That second failure mode is the equity counter-argument, and it is the most serious challenge to the framework. The standard Coase-1960 critique is that wealth differentials translate to bargaining power. Willingness-to-accept and willingness-to-pay diverge by income; a wealthy resident's broadcast price for diesel-fume avoidance can be many times a poor resident's broadcast price for the same nuisance. Krier proposes "right to an agent" provisions analogous to public defenders, voucher systems for compute access, and market intermediaries that ensure baseline participation regardless of ability to pay. As of 2026 no jurisdiction has implemented these provisions. OpenAI's April 2026 Industrial Policy for the Intelligence Age explicitly proposes treating access to AI as a right, which is the same idea at the policy layer. The gap between proposal and implementation is the technology-coordination gap closing the loop on itself: if the political layer fails to ship baseline-agent provisions, Living Regulation optimizes toward whichever side of every bargain has higher-quality agents, which is a cyber-slavery vector inside an ostensibly cybereconomy-shaped architecture. For the founder, the Living Regulation hypothesis implies one near-term decision: when the firm's product or operations produce externalities that affect identifiable populations, the choice is whether to publish those externalities in machine-readable form now — preparing the firm to negotiate against agent advocates when they arrive — or treat externality data as proprietary and discover later that opacity is itself a regulatory liability. The firm-level analog of Living Regulation is what 4.7 named SOPs-as-code; both run on the same substrate of executable, versioned, agent-readable policy. What the firm does internally to make policy propagate in hours rather than quarters is structurally the same move the regulator does externally when externality pricing routes through agent negotiation.

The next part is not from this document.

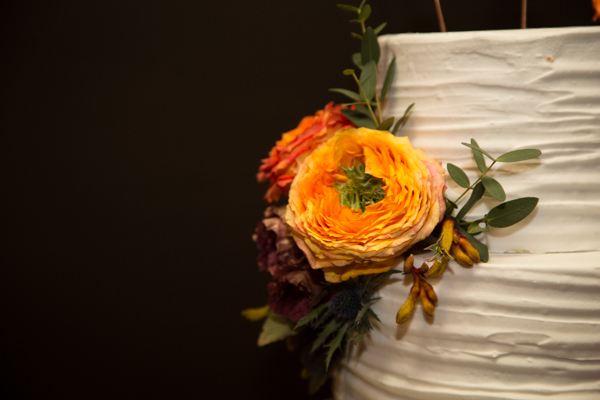 Simple wedding cake by SJ cakes with white icing and orange flower detail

Horizon: Living Regulation is a 2026-2030 build cycle. CoW Protocol works in adversarial DeFi conditions; Krier's framework is a published 2025 thought architecture; the government deployments documented in the next subsection are early 2025-2026 prototypes. The framework is not yet deployed at population scale in any jurisdiction, and the equity-and-default-rights design problems remain open. Living Regulation is the named end-state of the cybereconomy branch in this analysis, not production reality in 2026.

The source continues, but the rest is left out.